**GIVEN INSTRUCTION**
Copy out the listing from the line with "Within this captured" through the line with "from furthest to closest?", swapping every "ornament" for "decoration" and changing nothing else.

**Some records**

>> Begin

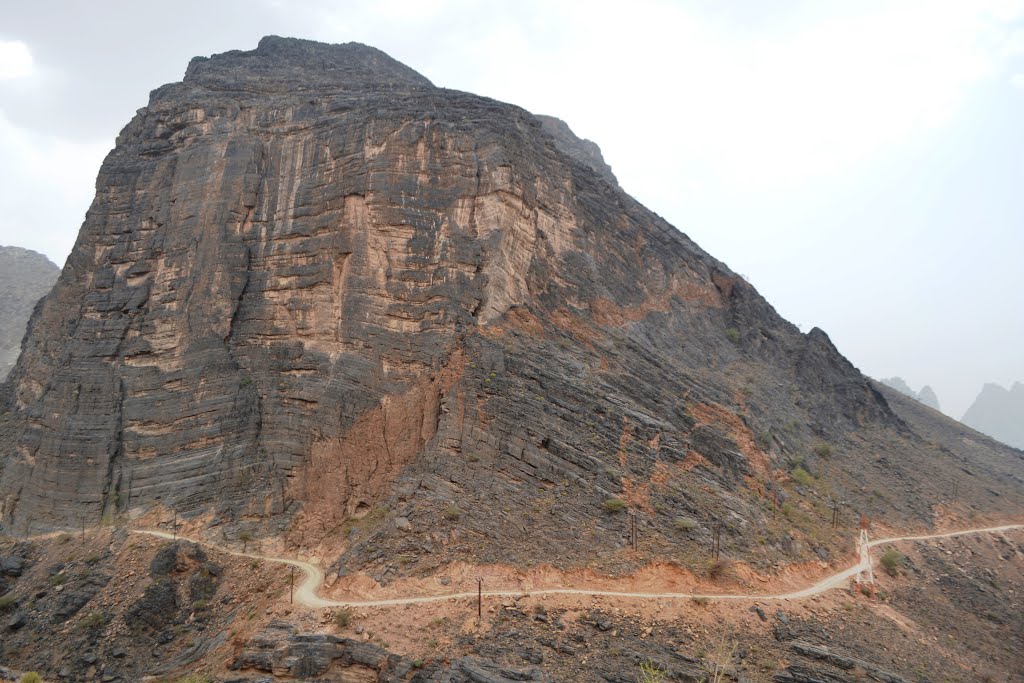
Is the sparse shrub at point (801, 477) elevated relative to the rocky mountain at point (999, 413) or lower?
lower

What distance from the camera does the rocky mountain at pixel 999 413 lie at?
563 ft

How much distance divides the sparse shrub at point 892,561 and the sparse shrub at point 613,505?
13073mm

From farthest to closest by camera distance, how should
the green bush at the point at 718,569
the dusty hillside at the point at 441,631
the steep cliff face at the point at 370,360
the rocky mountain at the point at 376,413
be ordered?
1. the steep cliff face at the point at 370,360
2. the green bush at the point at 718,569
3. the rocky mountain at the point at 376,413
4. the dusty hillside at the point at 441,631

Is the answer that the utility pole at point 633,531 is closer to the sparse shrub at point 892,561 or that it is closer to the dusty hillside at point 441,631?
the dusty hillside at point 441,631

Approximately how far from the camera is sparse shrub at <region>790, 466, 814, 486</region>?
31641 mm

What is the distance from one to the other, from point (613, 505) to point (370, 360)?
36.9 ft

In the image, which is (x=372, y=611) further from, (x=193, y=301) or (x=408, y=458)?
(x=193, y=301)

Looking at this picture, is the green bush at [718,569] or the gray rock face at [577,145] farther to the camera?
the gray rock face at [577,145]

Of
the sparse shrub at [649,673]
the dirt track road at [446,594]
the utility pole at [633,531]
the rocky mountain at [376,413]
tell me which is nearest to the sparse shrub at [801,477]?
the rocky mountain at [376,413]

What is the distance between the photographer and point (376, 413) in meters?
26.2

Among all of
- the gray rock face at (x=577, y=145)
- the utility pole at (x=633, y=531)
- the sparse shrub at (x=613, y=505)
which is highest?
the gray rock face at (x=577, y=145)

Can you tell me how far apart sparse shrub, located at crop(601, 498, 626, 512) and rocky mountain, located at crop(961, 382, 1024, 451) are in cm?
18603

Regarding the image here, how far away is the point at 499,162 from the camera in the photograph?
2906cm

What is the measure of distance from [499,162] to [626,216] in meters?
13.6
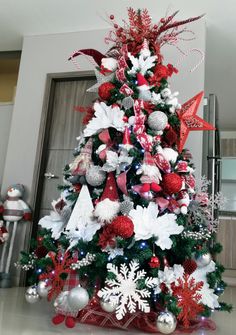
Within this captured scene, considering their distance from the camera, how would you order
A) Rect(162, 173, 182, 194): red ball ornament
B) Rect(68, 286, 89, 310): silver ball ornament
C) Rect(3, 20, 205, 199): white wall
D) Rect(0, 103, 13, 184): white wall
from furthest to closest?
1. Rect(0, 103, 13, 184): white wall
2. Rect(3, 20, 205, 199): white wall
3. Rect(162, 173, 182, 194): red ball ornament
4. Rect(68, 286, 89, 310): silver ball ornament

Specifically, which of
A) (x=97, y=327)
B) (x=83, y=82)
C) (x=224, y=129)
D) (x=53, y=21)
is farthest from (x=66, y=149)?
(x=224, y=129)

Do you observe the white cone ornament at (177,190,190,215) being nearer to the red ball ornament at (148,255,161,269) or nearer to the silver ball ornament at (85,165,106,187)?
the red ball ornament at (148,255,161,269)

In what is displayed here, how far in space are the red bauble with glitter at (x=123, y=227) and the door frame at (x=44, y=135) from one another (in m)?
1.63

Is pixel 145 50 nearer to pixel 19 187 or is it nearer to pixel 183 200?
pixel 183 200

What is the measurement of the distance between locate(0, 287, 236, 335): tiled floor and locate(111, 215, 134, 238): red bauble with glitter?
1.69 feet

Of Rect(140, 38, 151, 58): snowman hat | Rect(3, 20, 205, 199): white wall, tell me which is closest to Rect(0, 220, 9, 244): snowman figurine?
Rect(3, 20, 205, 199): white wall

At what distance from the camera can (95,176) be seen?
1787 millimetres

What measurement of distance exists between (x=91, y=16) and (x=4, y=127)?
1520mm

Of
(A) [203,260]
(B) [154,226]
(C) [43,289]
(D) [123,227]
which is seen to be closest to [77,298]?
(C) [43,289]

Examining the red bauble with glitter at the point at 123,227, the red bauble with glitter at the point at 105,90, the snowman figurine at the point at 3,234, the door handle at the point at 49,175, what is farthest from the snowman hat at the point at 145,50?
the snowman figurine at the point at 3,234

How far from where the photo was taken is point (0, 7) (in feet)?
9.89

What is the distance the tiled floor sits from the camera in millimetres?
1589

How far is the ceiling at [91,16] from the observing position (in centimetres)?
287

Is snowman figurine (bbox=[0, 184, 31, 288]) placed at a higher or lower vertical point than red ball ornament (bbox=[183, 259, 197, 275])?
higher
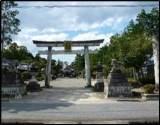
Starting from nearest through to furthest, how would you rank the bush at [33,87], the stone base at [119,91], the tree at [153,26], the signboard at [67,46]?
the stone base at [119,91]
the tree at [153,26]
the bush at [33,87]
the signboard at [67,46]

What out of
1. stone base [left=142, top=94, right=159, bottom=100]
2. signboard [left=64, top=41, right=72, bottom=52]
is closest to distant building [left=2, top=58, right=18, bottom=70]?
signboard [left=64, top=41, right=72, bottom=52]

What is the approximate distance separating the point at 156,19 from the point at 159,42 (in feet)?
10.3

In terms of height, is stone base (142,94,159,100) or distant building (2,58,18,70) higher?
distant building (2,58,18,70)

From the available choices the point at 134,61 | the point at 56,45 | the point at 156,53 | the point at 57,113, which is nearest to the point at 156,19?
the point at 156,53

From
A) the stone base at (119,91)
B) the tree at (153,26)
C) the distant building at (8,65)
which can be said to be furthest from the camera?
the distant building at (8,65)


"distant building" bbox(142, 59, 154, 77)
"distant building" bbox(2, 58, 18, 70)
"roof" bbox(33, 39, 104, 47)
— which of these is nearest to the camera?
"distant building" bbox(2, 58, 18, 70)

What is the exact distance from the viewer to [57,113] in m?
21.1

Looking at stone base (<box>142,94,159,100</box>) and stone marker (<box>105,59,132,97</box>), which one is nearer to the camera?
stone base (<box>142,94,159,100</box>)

>> End
>> Begin

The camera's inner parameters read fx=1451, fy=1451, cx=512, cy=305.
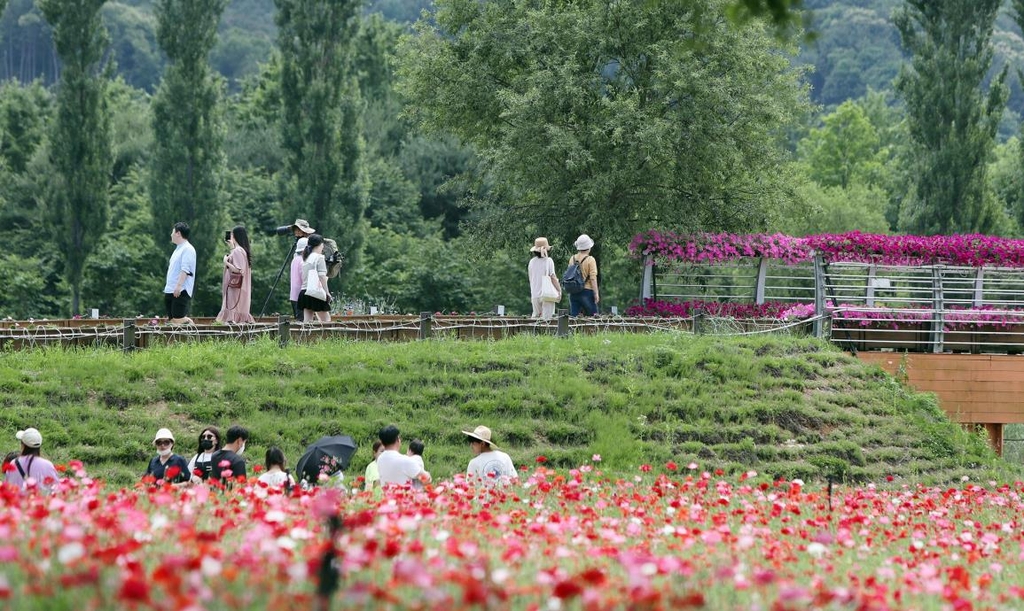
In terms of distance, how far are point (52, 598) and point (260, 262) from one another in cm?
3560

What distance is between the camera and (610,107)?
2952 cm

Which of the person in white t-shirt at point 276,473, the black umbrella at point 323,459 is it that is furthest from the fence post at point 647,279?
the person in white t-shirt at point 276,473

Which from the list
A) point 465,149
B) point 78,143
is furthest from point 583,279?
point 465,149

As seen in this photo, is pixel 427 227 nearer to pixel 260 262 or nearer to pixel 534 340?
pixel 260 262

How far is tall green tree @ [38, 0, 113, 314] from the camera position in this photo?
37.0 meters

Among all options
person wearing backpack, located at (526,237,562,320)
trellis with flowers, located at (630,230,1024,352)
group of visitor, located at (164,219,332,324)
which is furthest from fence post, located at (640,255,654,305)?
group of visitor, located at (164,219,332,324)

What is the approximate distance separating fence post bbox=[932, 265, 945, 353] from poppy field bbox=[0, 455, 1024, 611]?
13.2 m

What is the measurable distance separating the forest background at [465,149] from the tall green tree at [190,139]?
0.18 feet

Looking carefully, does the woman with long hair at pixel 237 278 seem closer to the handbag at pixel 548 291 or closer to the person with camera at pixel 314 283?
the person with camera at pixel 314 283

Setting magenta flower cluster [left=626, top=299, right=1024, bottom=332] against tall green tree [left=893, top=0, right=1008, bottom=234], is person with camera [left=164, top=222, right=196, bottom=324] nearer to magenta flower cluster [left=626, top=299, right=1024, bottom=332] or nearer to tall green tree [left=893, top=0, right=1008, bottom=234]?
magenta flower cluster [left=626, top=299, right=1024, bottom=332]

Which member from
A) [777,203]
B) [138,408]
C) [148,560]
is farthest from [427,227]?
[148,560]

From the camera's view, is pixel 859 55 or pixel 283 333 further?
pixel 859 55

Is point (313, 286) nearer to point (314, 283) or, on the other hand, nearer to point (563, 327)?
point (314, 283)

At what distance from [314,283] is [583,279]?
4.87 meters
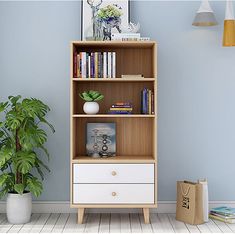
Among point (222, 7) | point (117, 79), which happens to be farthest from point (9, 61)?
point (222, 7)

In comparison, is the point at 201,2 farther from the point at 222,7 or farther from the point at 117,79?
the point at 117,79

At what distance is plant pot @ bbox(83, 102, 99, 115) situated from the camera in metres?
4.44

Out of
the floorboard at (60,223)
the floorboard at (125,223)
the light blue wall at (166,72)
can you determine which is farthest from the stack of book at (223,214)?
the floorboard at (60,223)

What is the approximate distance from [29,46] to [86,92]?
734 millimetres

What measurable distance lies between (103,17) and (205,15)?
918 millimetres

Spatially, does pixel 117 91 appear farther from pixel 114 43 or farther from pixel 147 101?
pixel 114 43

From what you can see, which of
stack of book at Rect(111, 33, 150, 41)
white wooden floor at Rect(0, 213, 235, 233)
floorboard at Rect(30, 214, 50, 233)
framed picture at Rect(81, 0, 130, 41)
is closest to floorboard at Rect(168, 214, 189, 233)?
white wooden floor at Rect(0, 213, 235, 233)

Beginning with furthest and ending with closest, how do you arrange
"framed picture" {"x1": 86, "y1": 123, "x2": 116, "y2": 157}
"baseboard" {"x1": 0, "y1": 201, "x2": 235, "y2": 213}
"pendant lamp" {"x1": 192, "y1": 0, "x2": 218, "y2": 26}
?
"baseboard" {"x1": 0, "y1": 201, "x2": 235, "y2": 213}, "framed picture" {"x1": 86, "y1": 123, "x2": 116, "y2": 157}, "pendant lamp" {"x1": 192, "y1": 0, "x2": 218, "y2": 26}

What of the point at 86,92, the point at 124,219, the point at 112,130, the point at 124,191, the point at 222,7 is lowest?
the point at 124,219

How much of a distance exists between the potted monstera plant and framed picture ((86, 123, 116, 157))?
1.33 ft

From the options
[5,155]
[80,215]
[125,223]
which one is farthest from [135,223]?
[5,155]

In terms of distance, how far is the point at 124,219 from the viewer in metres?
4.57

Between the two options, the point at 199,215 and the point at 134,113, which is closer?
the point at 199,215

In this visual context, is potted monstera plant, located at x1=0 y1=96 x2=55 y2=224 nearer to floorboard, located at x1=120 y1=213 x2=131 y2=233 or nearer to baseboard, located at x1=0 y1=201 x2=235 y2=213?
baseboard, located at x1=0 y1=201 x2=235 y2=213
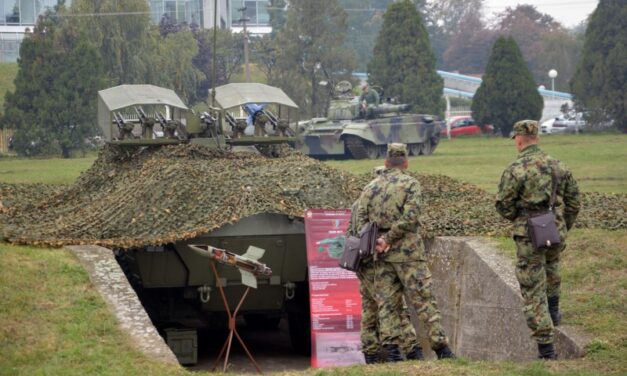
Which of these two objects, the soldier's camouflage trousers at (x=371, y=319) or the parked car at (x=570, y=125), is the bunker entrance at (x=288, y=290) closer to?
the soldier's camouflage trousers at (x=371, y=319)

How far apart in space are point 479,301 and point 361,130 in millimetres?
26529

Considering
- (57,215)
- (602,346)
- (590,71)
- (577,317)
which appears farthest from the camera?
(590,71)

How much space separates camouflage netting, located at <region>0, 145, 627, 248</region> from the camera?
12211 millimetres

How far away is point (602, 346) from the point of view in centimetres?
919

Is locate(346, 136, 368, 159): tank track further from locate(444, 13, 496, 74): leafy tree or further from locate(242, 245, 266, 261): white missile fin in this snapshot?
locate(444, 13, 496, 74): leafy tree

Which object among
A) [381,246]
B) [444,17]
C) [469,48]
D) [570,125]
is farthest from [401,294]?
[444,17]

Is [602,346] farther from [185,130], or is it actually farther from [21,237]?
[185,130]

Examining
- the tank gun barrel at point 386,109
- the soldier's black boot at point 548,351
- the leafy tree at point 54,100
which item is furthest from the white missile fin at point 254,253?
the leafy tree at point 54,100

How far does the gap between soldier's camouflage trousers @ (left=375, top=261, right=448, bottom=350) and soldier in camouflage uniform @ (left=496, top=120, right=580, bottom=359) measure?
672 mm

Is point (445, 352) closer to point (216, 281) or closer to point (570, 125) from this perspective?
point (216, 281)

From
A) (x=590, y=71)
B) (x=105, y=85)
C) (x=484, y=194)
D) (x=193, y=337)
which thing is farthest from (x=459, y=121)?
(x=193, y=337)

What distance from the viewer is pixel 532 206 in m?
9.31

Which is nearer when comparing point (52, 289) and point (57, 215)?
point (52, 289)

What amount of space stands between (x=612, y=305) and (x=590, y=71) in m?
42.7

>> End

**WORKED ANSWER**
Within this captured scene, considering their distance from the camera, how would you order
A) Rect(162, 173, 182, 194): red ball decoration
B) Rect(68, 286, 89, 310): silver ball decoration
C) Rect(3, 20, 205, 199): white wall
D) Rect(0, 103, 13, 184): white wall
from furthest to closest?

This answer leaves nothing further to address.